Now, let’s get right to the heart of the matter: abortion and Roe v. Wade:
The debate over abortion is really the one and only issue that the Left passionately cares about in these Supreme Court nominations.
Such is the state of affairs of the American Left that it has been reduced to devoting all its energy to this one issue.
They fear that a new ‘conservative’ court will in effect revoke Roe v. Wade and thus we will return to the days of illegal, ‘back-alley’ abortions. (Of course, that is not what would happen if Roe v. Wade was reversed; it would then be up to each state to make its own laws again on abortion.)
The Supreme Court is, in the end, a political institution that reflects the will of the people. Whether they would reverse Roe v. Wade is highly doubtful unless and until the clear majority of Americans felt that way.
Harriet Miers is not going to provide the Left with the ammo to ‘nail her,’ nor is she going to inspire the Right to ‘love her’ either. She is intentionally ambiguous - just like John Roberts was - so that she can make it through this now-horrible confirmation process.

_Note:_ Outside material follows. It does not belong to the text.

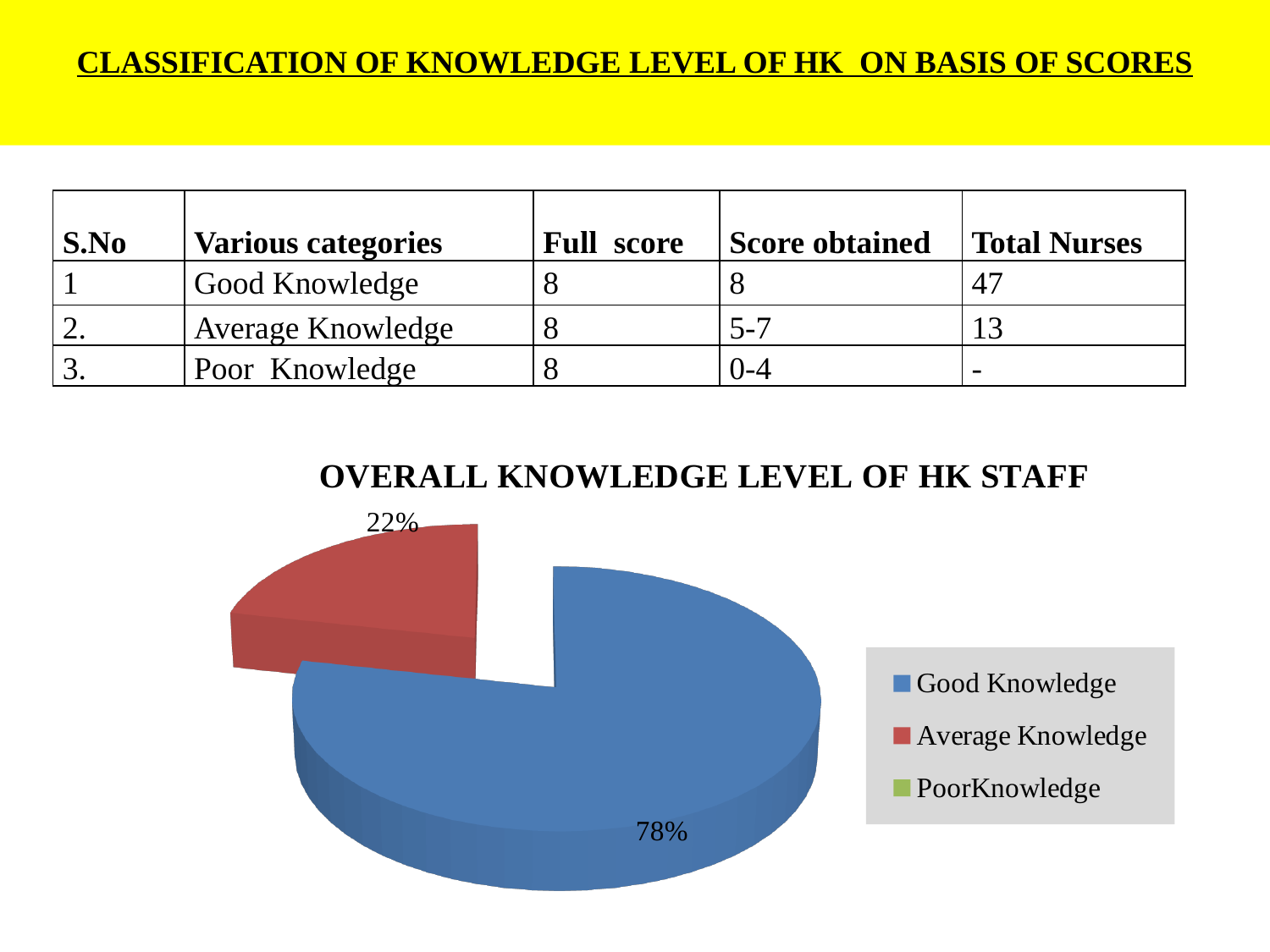
What percentage of the pie is labelled for Average Knowledge? 22% What kind of chart is shown on the slide? Pie chart Is the share for Average Knowledge greater or less than 50%? less What is the title of the chart? OVERALL KNOWLEDGE LEVEL OF HK STAFF What colour is the Good Knowledge slice? Blue Which category has the largest slice of the pie? Good Knowledge What is the difference in percentage points between the Good Knowledge slice and the Average Knowledge slice? 56 How many entries does the legend list? 3 How many slices are visible in the pie? 2 What percentage of the pie is labelled for Good Knowledge? 78% Which of the two labelled slices is larger, Good Knowledge or Average Knowledge? Good Knowledge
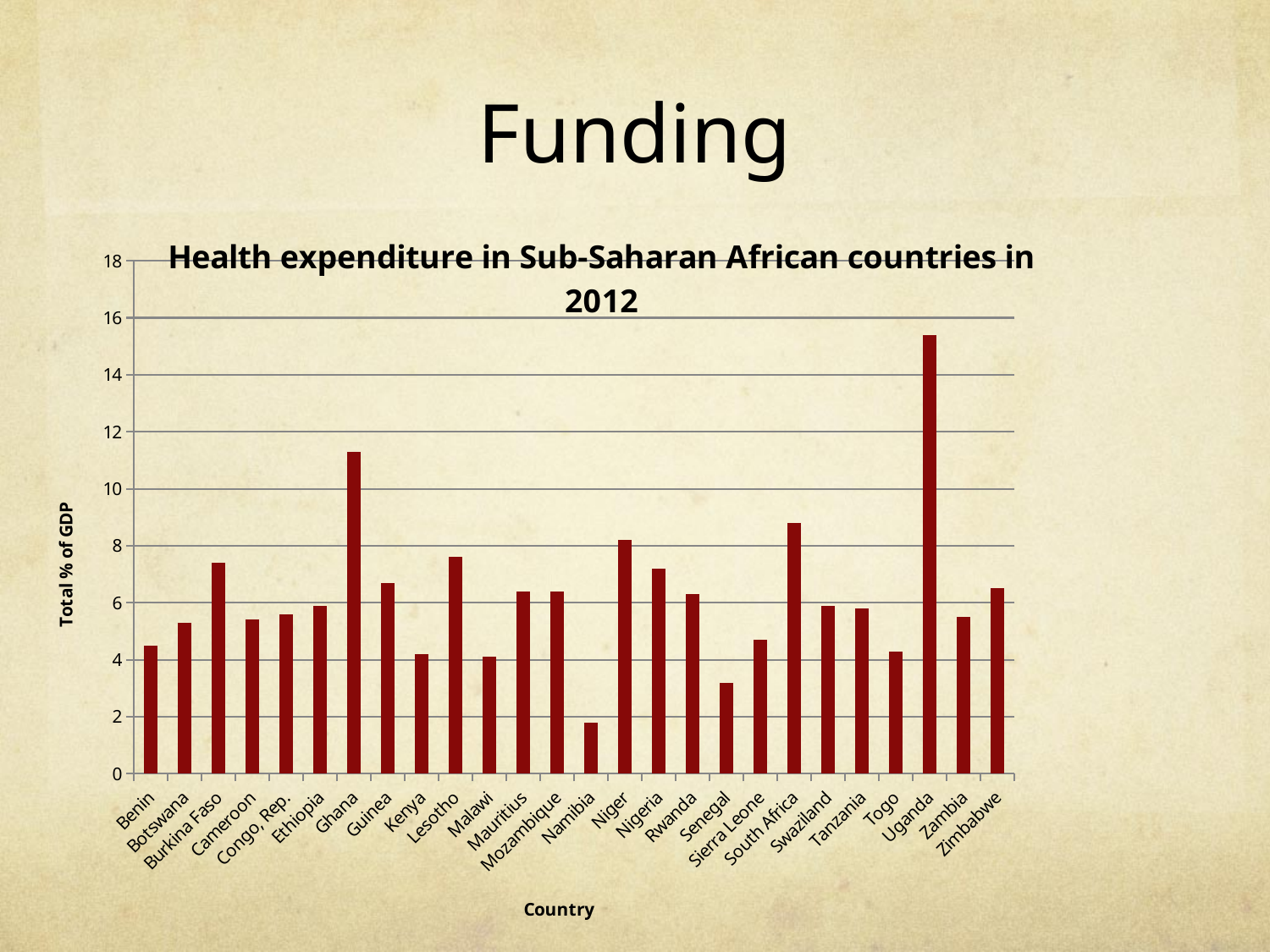
Is the value for South Africa greater or less than 8? greater Is the value for Senegal greater or less than 4? less Which has a higher value, Burkina Faso or Cameroon? Burkina Faso How many countries are shown on the x axis? 26 What is the title of the chart? Health expenditure in Sub-Saharan African countries in 2012 Is the value for Uganda greater or less than 14? greater Which country has the lowest health expenditure as a percentage of GDP? Namibia Which has a higher value, Ghana or South Africa? Ghana Which country has the highest health expenditure as a percentage of GDP? Uganda What kind of chart is shown on the slide? Bar chart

A year ago President Bush was re-elected in a campaign where the Left constantly refrained, “If he gets a another term in the Oval Office he will appoint Supreme Court judges like Scalia and Thomas.”

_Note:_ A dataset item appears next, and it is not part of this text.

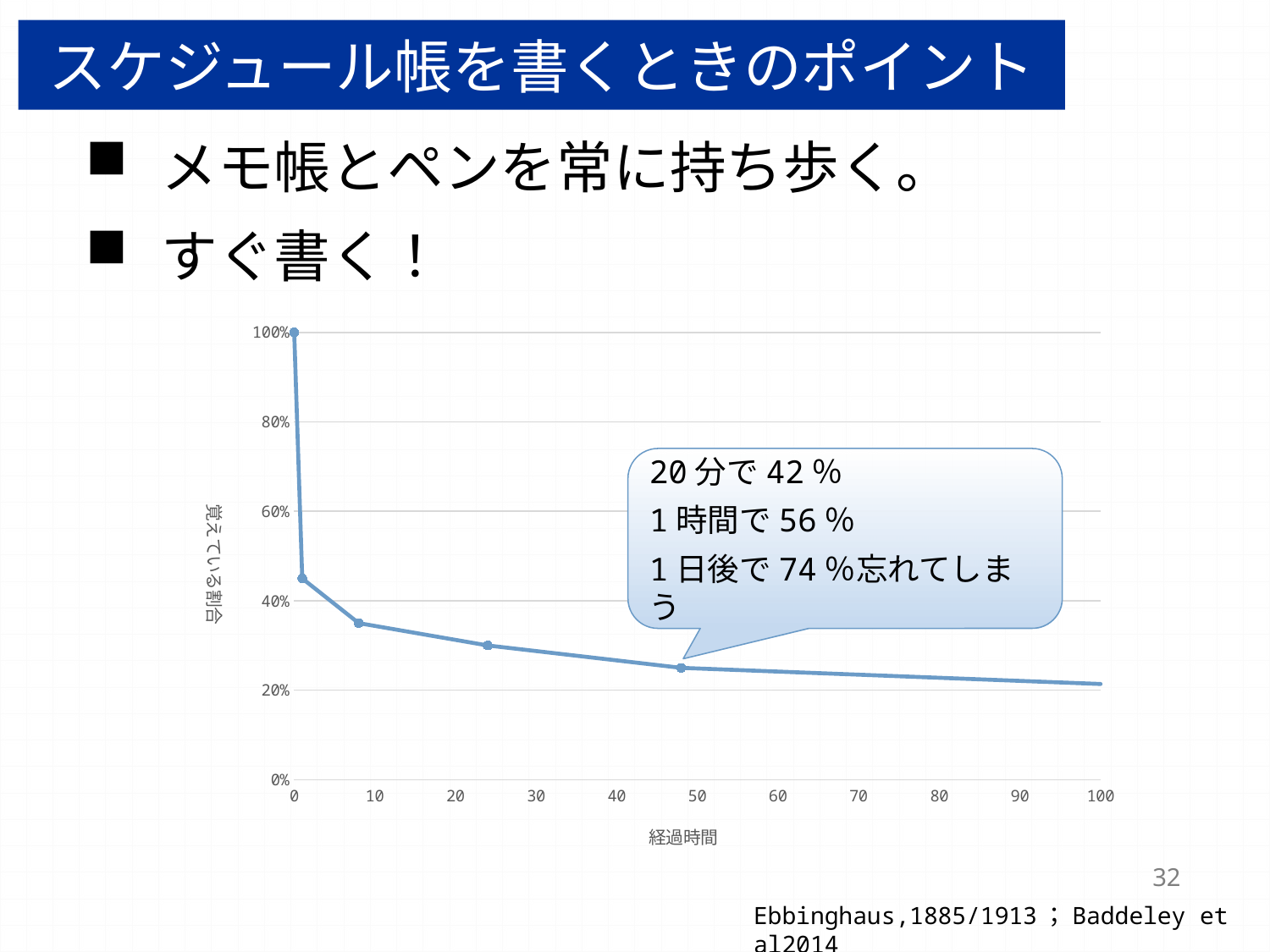
What is the label of the x axis of the chart? 経過時間 Do the values rise or fall as elapsed time (経過時間) increases along the x axis? fall What is the label of the y axis of the chart? 覚えている割合 Which is larger, the value at elapsed time 10 or the value at elapsed time 50? elapsed time 10 What kind of chart is shown on the slide? line chart At which elapsed time is the plotted value highest? 0 Is the value at elapsed time 10 greater or less than 40%? less Is the value at elapsed time 20 greater or less than 20%? greater Is the value at elapsed time 50 greater or less than 40%? less What is the value of 覚えている割合 at elapsed time 0? 100%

Well, the American people - knowing that - re-elected him anyway!
They knew Mr. Bush was a conservative and would appoint conservative judges.
Now he has done it. And still the Left will squawk.
The Bush White House is ‘down’ these days - in the polls and in political capital.
Senate Majority Leader Frist is under a criminal inquiry; House Majority Leader Delay is under indictment; other GOP big shots are in ethical and legal trouble. Iraq has proven to be highly unpopular - and Katrina is a mess. Gas prices are souring people.
The White House needs a victory; and they can ill-afford another set-back that reveals weakness.
Thus this selection is aimed at one thing - and one thing only: getting a Bush nominee confirmed.
The White House hopes that such a victory will triumph a turn-around for a faltering first year of their second term.
That is the real explanationof the nomination of Harriet Miers.